Mais, petit souci, il n’était pas en Inde. Quand il a découvert son erreur, l’homme blanc aurait pu simplement demander : « Comment vous appelez-vous ? » et avouer aux autres hommes blancs qu’il s’était trompé sur toute la ligne, que ce n’était pas des Indiens mais des Arawaks, des Cherokees, des Iroquois ! Mais non, il s’en fiche l’homme blanc. Il s’en fiche, de toutes les façons, il va tous les massacrer les Indiens d’Amérique. Eh bien ! Il s’est passé un peu la même chose avec le joueur de flûte. Un homme l’a vu souffler dans son instrument et plutôt que lui demander : « Mais quel est cet instrument dans lequel vous soufflez ? Je ne le connais pas », il a dit : « C’est une flûte », sans réfléchir, comme ça, il a nommé le premier instrument qui lui passait par la tête.
Plutôt que demander et reconnaître qu’il n’y connaissait rien en instruments de musique, il a préféré, sans doute pour ne pas avouer qu’il était totalement nul, dire à tous : « C’est une flûte ! » Et comme pour les Indiens, c’est resté ! Il est resté le joueur de flûte, alors qu’il n’en joue absolument pas. Ou peut-être a-t-il dit : « Flûte alors ! », comme une exclamation, comme quand on dit « ça alors ! » Car voir le joueur de flûte au travail peut être une vision extraordinaire. »
La narratrice présente ainsi avec facétie le protagoniste, joueur de flûte supposé : un enfant un peu secret : « Il aime bien se raconter des histoires tout seul avec sa musique, sans personne pour le déranger. » Il a sept frères et sœurs et il arrive qu’on l’oublie… au marché, au square, à l’école, à la table du dîner où il est absent. Il sait bien qu’il est un enfant, mais différent des autres qui sont méchants avec lui. Face à l’incompréhension que ravivent les autres enfants, il sent en échange qu’il se passe une chose étrange en lui quand il chante…« Le monde disparaît et alors, il ne reste plus que son chant, il ne reste plus que la musique. Et les animaux sont les premiers à l’entendre. D’abord les oiseaux, les chats, les chiens. Puis arrivent les animaux plus petits : les souris, belettes, hamsters, taupes… L’enfant chante au milieu des bêtes et il est heureux. » Or, les enfants humains l’entendent et l’écoutent, ils aiment son chant. »

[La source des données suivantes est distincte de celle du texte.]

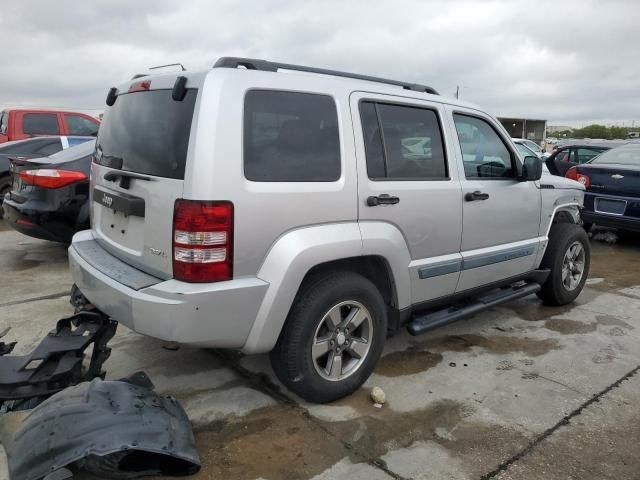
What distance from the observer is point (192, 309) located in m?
2.57

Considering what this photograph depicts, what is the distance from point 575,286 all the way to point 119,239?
436 centimetres

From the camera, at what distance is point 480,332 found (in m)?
4.54

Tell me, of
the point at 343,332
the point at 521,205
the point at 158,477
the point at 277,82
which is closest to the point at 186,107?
the point at 277,82

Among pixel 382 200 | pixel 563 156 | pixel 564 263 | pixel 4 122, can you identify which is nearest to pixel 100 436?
pixel 382 200

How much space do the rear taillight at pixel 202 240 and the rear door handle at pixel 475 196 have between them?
190cm

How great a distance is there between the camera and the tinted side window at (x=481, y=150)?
3.91m

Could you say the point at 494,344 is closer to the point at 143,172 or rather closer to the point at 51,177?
the point at 143,172

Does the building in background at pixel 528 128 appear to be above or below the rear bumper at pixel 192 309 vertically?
above

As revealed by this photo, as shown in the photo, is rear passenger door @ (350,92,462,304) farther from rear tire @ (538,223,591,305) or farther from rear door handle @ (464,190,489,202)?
rear tire @ (538,223,591,305)

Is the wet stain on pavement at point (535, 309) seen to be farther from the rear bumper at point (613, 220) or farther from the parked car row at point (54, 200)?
the parked car row at point (54, 200)

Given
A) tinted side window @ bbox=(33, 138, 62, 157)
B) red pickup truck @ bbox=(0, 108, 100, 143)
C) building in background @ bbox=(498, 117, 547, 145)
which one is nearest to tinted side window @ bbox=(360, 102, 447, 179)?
tinted side window @ bbox=(33, 138, 62, 157)

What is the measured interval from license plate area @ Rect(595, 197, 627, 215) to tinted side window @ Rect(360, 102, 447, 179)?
5.11 metres

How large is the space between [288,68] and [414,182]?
108 cm

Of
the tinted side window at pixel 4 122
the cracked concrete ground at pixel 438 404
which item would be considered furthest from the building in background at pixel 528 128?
the cracked concrete ground at pixel 438 404
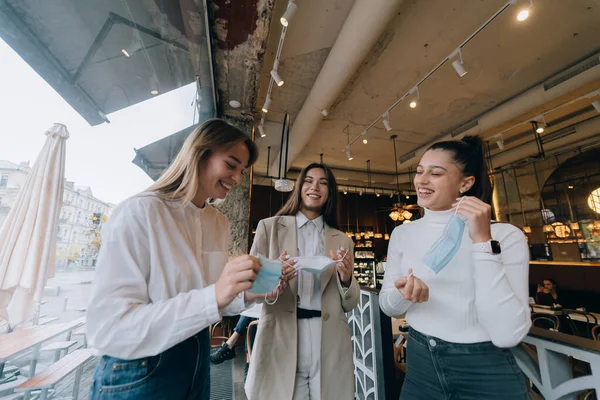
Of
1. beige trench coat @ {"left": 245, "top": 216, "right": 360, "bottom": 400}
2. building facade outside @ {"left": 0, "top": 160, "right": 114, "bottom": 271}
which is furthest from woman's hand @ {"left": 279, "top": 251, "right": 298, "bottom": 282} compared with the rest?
building facade outside @ {"left": 0, "top": 160, "right": 114, "bottom": 271}

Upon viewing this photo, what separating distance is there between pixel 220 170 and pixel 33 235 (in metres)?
0.79

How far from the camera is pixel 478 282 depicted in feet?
3.15

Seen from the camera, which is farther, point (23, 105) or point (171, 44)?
point (171, 44)

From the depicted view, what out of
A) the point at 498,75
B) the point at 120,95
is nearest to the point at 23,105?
the point at 120,95

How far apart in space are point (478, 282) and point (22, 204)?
1.77m

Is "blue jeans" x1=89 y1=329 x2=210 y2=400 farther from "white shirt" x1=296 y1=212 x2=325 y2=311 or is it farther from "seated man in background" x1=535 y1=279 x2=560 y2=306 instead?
"seated man in background" x1=535 y1=279 x2=560 y2=306

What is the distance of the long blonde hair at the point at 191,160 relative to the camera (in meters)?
1.02

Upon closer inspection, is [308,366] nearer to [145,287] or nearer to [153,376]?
[153,376]

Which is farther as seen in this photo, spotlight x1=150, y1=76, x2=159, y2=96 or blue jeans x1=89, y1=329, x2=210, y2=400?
spotlight x1=150, y1=76, x2=159, y2=96

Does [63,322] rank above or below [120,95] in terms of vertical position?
below

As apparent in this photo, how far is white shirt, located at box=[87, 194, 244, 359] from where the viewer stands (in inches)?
27.6

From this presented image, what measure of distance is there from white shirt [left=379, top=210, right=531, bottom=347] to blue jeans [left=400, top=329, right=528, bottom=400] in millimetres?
44

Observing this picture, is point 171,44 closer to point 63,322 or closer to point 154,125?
point 154,125

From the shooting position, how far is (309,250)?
1.74 metres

L’enfant chanteur est jalousé par un méchant garçon et quand il est invité aux anniversaires, on le couvre de cadeaux. Le méchant garçon appelle alors les autres méchants enfants qui ne réfléchissent pas et sont prêts à obéir à tous ses ordres. « Il sort un couteau et taillade le visage du pauvre chanteur qui hurle, hurle si fort que sa voix se casse ! Sous l’effet de la terrible douleur, l’enfant s’évanouit, le visage à jamais déformé et la voix pour toujours cassée. » Le joueur de flûte ne veut plus parler ; les mots prononcés lui ont été fatals .Heureusement, la dératiseuse lui veut du bien et lui apprend l’art du trombone. Se débarrasser des rats, lui dit-elle, est un métier plein d’avenir car les êtres humains s’entassent de plus en plus nombreux dans les villes qui grandissent sans fin : « Plus de monde dans les villes, c’est plus de déchets car ces gens mangent, bien sûr, ils ont même tendance à bouffer de plus en plus. »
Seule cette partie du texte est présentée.